ADA CHARACTERIZATION AND CLASSIFICATION
Types of Anti-Drug Antibodies
Neutralizing Antibodies: Neutralizing antibodies (NAbs) directly interfere with the therapeutic protein’s mechanism of action through binding to active sites, blocking receptor interaction, and preventing substrate access. These antibodies typically have the most significant impact on treatment efficacy (Williams et al., 2022).
Non-neutralizing Antibodies: Non-neutralizing antibodies (non-NAbs) bind to regions of the therapeutic protein without directly affecting its function.
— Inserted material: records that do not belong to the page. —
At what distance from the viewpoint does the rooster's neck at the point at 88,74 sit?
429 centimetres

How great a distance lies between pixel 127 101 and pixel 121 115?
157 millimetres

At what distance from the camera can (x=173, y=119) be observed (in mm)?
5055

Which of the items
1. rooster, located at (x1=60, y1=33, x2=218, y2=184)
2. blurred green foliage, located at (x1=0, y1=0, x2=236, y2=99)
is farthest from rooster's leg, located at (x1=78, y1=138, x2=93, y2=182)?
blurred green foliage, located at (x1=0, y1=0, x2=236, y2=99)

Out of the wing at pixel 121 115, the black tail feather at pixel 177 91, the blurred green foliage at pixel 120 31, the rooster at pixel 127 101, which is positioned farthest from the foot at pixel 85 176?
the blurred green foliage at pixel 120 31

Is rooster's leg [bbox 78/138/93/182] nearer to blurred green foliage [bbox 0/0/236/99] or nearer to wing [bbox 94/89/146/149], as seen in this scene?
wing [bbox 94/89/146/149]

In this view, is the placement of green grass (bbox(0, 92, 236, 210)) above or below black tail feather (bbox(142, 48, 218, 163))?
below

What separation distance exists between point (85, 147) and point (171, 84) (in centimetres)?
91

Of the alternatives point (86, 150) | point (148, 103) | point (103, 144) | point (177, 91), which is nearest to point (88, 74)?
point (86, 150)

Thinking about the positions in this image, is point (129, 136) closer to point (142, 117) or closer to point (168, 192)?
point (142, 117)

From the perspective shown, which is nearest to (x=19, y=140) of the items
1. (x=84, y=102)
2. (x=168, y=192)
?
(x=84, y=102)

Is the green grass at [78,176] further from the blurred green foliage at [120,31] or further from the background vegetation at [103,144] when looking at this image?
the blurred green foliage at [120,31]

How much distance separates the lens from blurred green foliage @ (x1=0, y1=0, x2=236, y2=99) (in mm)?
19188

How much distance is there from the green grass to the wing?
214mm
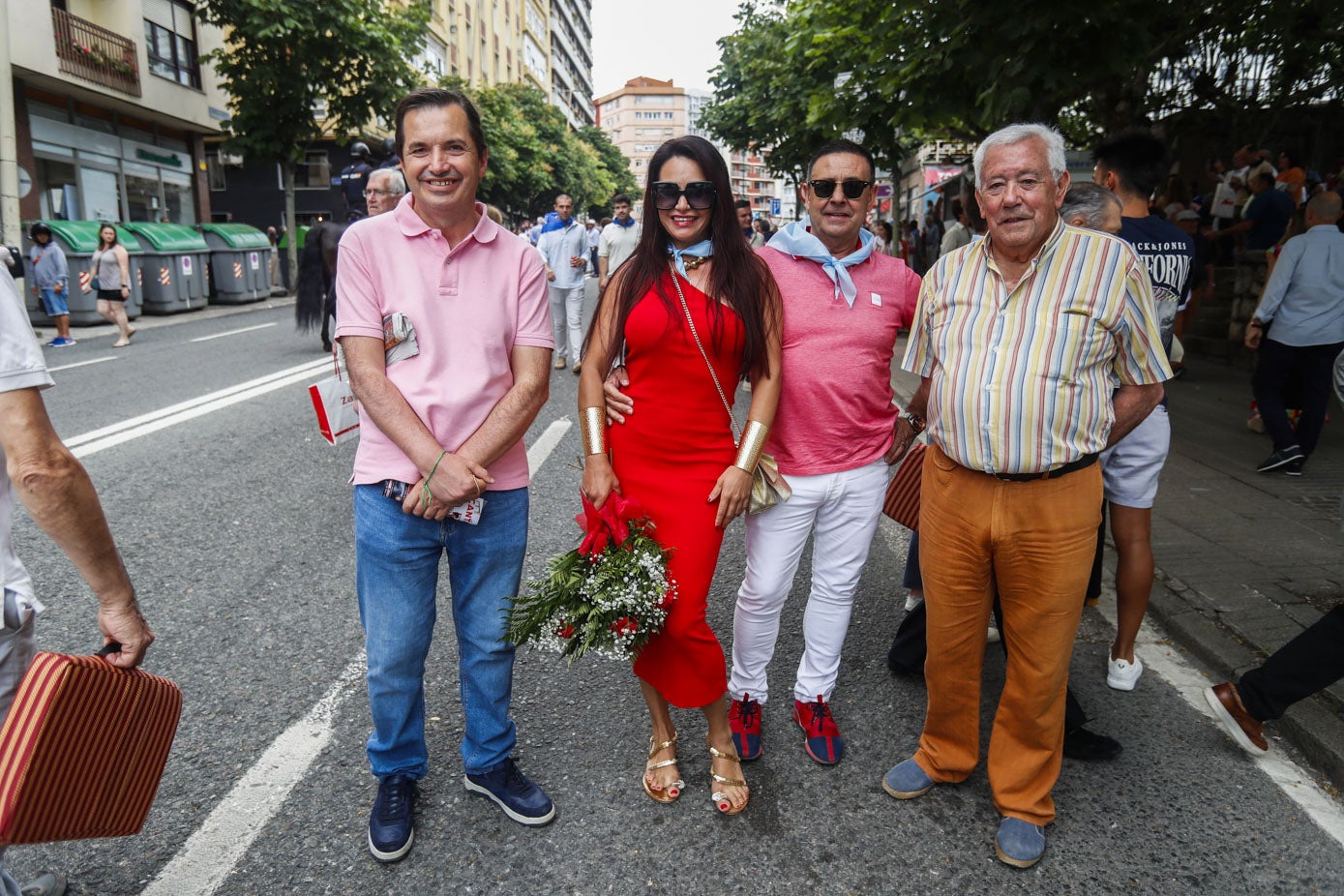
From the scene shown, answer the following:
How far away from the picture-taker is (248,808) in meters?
2.69

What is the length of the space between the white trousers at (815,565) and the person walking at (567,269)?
8141 millimetres

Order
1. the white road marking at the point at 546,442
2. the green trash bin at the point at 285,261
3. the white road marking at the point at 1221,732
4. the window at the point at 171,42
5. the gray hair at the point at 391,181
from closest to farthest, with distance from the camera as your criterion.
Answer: the white road marking at the point at 1221,732 < the gray hair at the point at 391,181 < the white road marking at the point at 546,442 < the window at the point at 171,42 < the green trash bin at the point at 285,261

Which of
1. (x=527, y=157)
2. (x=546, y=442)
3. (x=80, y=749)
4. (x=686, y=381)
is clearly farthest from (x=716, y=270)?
(x=527, y=157)

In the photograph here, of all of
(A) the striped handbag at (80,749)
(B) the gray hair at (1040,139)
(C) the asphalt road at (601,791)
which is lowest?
(C) the asphalt road at (601,791)

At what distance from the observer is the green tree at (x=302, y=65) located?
895 inches

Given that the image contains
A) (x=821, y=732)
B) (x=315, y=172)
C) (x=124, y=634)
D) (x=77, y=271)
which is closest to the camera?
(x=124, y=634)

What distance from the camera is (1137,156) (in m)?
3.74

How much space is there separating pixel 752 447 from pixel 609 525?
19.7 inches

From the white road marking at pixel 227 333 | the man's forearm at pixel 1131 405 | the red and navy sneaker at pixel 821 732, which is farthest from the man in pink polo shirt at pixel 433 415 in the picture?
the white road marking at pixel 227 333

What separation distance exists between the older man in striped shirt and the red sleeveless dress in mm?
682

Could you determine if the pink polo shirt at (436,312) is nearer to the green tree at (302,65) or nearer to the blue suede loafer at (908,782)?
the blue suede loafer at (908,782)

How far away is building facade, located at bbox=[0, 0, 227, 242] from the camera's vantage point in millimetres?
19734

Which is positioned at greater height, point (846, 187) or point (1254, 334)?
point (846, 187)

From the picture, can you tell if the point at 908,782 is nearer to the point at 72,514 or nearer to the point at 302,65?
the point at 72,514
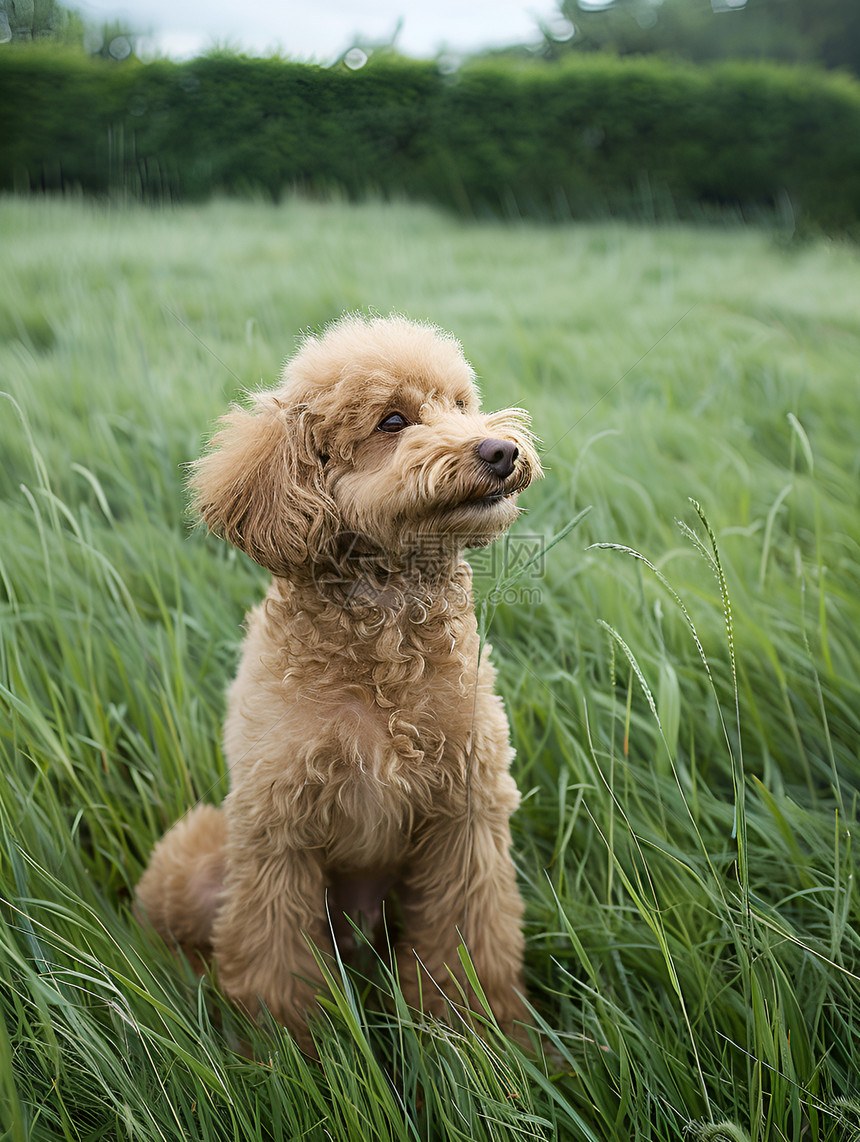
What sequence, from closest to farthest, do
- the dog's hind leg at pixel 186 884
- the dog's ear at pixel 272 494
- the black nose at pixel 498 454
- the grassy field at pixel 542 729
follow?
the grassy field at pixel 542 729 < the black nose at pixel 498 454 < the dog's ear at pixel 272 494 < the dog's hind leg at pixel 186 884

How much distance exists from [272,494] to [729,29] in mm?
14774

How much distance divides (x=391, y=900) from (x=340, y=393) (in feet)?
5.05

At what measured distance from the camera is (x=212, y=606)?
266 cm

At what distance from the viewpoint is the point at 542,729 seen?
94.0 inches

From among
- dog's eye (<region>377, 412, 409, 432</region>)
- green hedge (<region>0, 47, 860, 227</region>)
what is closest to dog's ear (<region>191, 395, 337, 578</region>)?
dog's eye (<region>377, 412, 409, 432</region>)

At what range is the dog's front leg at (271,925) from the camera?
1.80m

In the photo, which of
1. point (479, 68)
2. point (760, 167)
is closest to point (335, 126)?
point (479, 68)

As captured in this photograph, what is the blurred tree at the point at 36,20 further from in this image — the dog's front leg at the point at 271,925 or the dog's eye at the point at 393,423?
the dog's front leg at the point at 271,925

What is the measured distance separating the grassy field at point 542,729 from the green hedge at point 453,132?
0.65 metres

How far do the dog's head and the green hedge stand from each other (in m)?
1.49

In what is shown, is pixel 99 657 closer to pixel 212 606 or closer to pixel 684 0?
pixel 212 606

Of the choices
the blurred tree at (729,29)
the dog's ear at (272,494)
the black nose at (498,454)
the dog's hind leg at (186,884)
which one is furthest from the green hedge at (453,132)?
the dog's hind leg at (186,884)

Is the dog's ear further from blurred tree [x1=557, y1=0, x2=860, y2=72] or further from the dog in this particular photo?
blurred tree [x1=557, y1=0, x2=860, y2=72]

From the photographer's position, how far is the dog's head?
1.65 metres
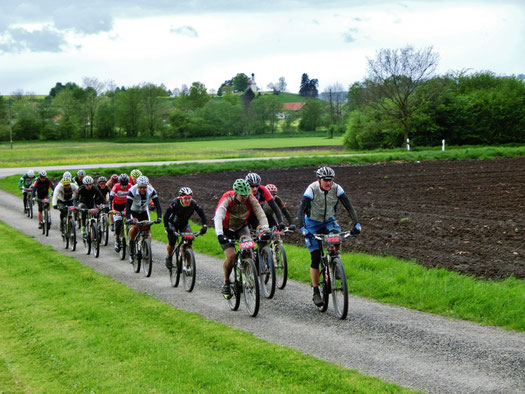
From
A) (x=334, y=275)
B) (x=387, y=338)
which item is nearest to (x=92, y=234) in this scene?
(x=334, y=275)

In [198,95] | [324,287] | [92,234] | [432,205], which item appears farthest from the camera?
[198,95]

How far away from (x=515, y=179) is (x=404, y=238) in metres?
16.4

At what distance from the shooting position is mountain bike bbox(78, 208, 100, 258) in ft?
52.4

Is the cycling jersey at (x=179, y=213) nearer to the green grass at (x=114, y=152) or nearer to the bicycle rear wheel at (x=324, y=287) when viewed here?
the bicycle rear wheel at (x=324, y=287)

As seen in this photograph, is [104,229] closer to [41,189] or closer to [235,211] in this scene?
[41,189]

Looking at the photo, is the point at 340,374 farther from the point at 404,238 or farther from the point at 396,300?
the point at 404,238

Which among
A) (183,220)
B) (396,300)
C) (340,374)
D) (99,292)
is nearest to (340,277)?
(396,300)

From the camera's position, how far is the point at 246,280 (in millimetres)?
9891

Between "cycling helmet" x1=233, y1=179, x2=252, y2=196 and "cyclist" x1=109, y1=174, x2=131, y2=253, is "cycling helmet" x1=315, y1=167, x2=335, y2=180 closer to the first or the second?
"cycling helmet" x1=233, y1=179, x2=252, y2=196

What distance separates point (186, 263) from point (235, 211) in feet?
7.37

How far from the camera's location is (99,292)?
11.7 meters

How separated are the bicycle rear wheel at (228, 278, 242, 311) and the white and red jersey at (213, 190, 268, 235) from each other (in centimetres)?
94

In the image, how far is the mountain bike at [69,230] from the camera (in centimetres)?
1722

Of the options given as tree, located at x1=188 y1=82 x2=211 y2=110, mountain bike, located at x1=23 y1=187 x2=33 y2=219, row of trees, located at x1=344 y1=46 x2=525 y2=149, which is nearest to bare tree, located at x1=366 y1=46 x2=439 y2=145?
row of trees, located at x1=344 y1=46 x2=525 y2=149
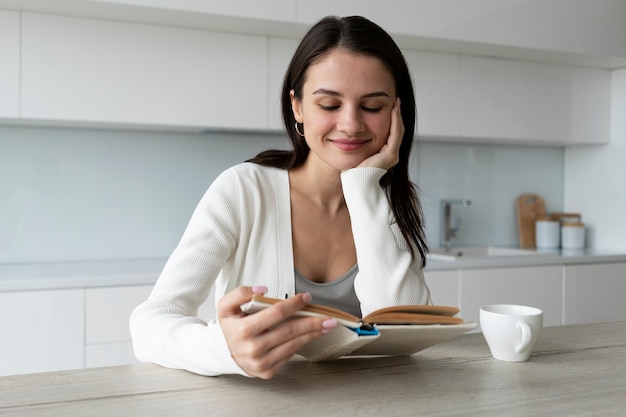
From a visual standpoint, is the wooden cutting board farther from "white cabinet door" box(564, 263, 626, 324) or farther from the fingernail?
the fingernail

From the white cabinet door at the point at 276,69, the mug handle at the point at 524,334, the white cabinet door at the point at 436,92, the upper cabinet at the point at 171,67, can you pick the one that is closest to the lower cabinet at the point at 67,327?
the upper cabinet at the point at 171,67

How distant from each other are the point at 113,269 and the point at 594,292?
2.32 metres

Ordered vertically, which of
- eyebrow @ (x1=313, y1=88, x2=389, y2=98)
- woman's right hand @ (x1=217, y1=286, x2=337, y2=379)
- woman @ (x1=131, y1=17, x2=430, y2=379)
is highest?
eyebrow @ (x1=313, y1=88, x2=389, y2=98)

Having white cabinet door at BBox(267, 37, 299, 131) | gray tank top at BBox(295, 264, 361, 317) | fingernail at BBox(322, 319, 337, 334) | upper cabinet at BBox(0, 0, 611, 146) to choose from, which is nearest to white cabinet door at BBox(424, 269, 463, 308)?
upper cabinet at BBox(0, 0, 611, 146)

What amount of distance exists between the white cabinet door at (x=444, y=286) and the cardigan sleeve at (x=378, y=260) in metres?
1.47

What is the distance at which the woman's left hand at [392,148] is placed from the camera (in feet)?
5.10

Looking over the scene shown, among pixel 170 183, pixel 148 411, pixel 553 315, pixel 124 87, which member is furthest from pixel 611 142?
pixel 148 411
However, they can alter drug pharmacokinetics, form immune complexes, and influence drug biodistribution. Recent evidence suggests that non-NAbs may have more significant clinical implications than previously thought (Martinez & Cooper, 2023).
Cross-reactive Antibodies: Cross-reactive antibodies can recognize epitopes shared between the therapeutic protein and endogenous proteins, potentially leading to autoimmune responses, interference with natural biological processes, and unexpected adverse events (Peterson et al., 2022).
Structural Properties of ADA
Antibody Isotypes: ADA responses can involve multiple antibody types, each with distinct functional implications. These include IgM for early response with lower affinity, IgG which predominates in mature responses, IgE associated with hypersensitivity reactions, and IgA which is relevant for mucosal administration (Taylor & Brown, 2023).
Epitope Recognition: An epitope is a molecular region on an antigen that can cause an immune reaction. Understanding epitope recognition patterns is crucial for predicting immunogenicity, designing therapeutic alternatives and developing mitigation strategies. Modern epitope mapping techniques have revealed complex patterns of recognition that can evolve during treatment (Richardson et al., 2022).
Affinity and Avidity: The strength of ADA-drug interactions, determined by: Individual binding site affinity, multiple binding site avidity and maturation over time These parameters significantly influence the clinical impact of ADAs (Hughes & Parker, 2023)
Temporal Development Patterns of ADA
Early-onset Response: This is characterized by rapid development within the first month, often dominated by IgM, and may indicate pre-existing immunity. Early detection can guide treatment modification strategies (Chen et al., 2023).
Late-onset Response: This features delayed development occurring after 6 months, usually presenting as a more mature response, and is often more difficult to manage. Understanding the mechanisms of late-onset responses remains an active area of research (Thompson et al., 2023).
Transient vs. Persistent Response: The duration of ADA responses varies significantly, with transient responses potentially resolving spontaneously while persistent responses often require intervention. The factors determining persistence remain poorly understood. Recent longitudinal studies have provided new insights into the determinants of response duration (Watson & Liu, 2023).